A delegate from the Philippines touched on the partnership between the government, industry and academia in supporting practitioners with digitalisation. He shared insights from a student competition where the group was tasked to construct a miniature bridge. The students were paired with industry mentors who guided them in harnessing traditional constructability methodologies whilst utilising new digital tools for their project. This was a perfect way of improving knowledge when mentors could guide students on the actual challenges with construction efforts with the students then adapting the tools used to achieve the outcomes.
In addition, Mr Shaiful Bahari shared about Boustead Properties’ engagement workshops. He said that internally, organisations must engage their people and collaborators. Boustead applied both a top-down and an organic approach from the ground up. They also engaged their subcontractors to get them on board the company’s digital journey.
ACF chairperson Foo Chek Lee emphasised that construction companies need to lead the way in digital transformation as financial constraints hold local contractors back from adopting digitalisation.

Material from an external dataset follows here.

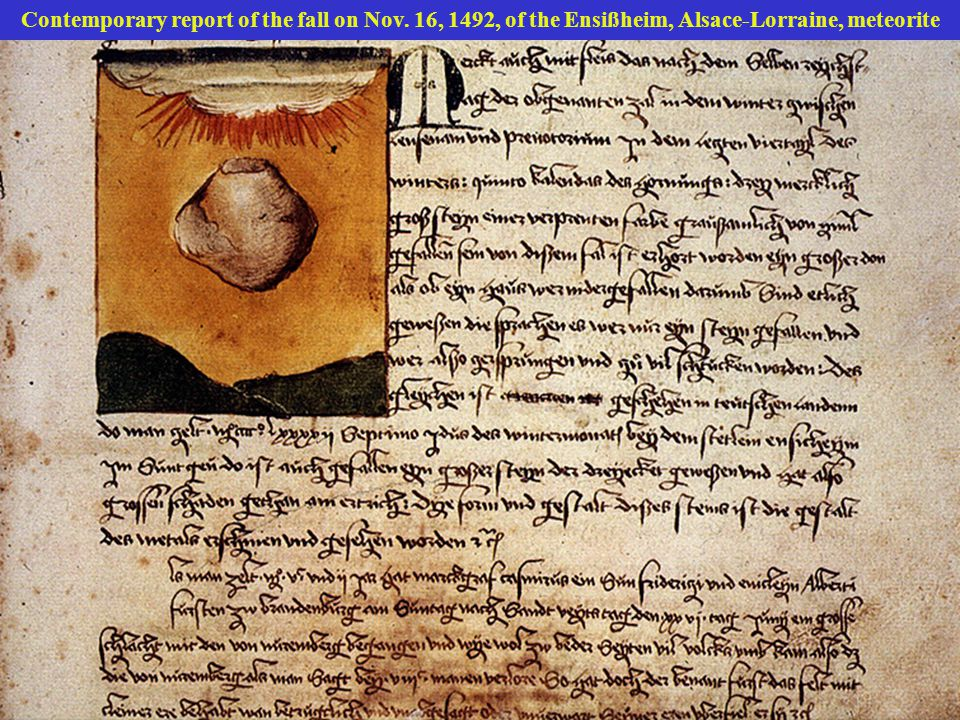 Contemporary report of the fall on Nov. 16, 1492, of the Ensißheim, Alsace-Lorraine, meteorite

Madhu Aravind K, project manager, construction division at ITC India added that subcontractors need support and the right framework to embrace digital tools. ITC ensured that there was clear and transparent communication with subcontractors to facilitate their usage of the tools instead of simply pushing them to purchase. ITC also endeavoured to demonstrate how its processes were improved first before encouraging its subcontractors or clients. This paved the way for the subcontractors to experience first-hand the efficiency and cost-saving benefits of working on a digital platform.
Mr Oberoi further highlighted, “As much as digital construction is the way forward for the industry, it needs the buy-in and participation of all stakeholders in the ecosystem, and from all levels within the organisation.” With that in mind, Mr Shaiful Bahari quoted an African proverb that best sums up the collaborative nature of the industry, “If you want to go fast, go alone. If you want to go far, go together.”
According to Mr Oberoi, a confidential report from the roundtable will be presented to the ACF leadership of the findings, including an action plan to work towards next year’s conference.